Rojava Free State wrote:Correct me if I'm wrong, but the hard sciences seem to be the study of nature while soft science seems to be the study of people.
That may be too simplistic, idk.
That's almost 100% correct. However, the Hard sciences can involve the study of people in certain contexts (e.g. anatomy, medicine, neuroscience or Biological anthropology (AKA Physical Anthropology)), while the soft sciences may touch upon the study of nature (albeit typically in relation to human beings; examples include Zooarchaeology, Anthrozoology and Ethnobiology). There are disciplines that combine aspects of the two but by and large, they are different things.
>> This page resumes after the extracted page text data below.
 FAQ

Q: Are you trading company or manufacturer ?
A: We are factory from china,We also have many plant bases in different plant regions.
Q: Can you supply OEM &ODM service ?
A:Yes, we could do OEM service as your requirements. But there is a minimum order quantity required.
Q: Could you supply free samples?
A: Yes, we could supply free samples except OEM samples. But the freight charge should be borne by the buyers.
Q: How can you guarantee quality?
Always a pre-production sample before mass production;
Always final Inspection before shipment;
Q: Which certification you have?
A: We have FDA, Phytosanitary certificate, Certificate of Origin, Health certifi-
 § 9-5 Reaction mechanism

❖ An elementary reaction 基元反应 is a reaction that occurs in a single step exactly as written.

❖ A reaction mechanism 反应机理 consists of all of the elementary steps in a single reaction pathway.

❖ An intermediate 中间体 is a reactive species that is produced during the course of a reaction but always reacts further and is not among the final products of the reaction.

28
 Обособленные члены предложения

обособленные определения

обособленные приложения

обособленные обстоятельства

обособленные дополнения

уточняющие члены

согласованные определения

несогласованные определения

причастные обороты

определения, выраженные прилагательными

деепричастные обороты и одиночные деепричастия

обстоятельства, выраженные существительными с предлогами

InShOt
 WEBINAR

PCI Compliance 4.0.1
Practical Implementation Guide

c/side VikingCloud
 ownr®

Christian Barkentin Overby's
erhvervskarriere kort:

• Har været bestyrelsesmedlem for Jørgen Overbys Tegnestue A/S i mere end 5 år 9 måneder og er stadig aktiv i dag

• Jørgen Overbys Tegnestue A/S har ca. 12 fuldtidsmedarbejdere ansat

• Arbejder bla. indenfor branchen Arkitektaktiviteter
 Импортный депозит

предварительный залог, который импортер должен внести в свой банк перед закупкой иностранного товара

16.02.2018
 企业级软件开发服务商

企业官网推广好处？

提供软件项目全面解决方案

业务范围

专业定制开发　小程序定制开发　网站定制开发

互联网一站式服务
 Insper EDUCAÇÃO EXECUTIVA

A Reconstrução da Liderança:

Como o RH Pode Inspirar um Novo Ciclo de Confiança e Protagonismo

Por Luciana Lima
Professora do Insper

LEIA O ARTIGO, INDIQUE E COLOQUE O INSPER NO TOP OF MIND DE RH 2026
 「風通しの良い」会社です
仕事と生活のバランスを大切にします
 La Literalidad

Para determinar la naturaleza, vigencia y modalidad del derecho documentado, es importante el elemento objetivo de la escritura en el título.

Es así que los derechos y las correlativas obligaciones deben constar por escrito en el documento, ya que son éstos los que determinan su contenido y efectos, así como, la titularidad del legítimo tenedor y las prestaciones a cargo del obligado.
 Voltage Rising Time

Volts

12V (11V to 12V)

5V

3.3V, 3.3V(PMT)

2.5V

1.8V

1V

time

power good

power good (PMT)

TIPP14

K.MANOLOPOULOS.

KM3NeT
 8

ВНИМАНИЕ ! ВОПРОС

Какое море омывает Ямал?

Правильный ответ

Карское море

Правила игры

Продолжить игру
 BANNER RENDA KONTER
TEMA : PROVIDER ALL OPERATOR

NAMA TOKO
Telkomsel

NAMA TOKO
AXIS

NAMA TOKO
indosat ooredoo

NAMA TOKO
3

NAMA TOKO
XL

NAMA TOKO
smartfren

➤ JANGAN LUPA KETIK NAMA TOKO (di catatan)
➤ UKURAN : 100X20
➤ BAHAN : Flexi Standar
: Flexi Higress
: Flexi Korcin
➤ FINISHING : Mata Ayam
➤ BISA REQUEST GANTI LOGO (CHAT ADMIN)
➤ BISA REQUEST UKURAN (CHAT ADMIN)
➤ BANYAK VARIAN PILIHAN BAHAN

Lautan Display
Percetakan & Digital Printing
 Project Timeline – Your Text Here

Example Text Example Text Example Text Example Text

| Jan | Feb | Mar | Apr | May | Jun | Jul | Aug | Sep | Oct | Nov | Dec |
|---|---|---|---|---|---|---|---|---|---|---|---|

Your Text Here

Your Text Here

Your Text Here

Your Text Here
I think it is inevitable that the hard sciences would involve the study of people even if they are primarily about the study of nature. After all, we are not apart from nature,we are a part of nature
To quote Charlie Chaplin
We have developed speed, but we have shut ourselves in. Machinery that gives abundance has left us in want. Our knowledge has made us cynical. Our cleverness, hard and unkind. We think too much and feel too little. More than machinery we need humanity. More than cleverness we need kindness and gentleness. Without these qualities, life will be violent and all will be lost.
To paraphrase Charlie Chaplin
Daughters! Don't give yourselves to harridans— women who despise you — enslave you — who regiment your lives — tell you what to do — what to think or what to feel! Who drill you, diet you, treat you like cattle, use you as lab rats. Don't give yourselves to these unnatural women — machine women with machine minds and machine hearts! You are not machines! You are not cattle! You are women! You have the love of humanity in your hearts. You don't hate! Only the unloved hate — the unloved and the unnatural!